**Dataset excerpts**:

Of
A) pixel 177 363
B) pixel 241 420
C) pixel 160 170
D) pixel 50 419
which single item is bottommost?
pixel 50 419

**The problem**:
Please copy every line of the records above, character for character, with nothing changed.

**Solution for this task**:
Of
A) pixel 177 363
B) pixel 241 420
C) pixel 160 170
D) pixel 50 419
which single item is bottommost?
pixel 50 419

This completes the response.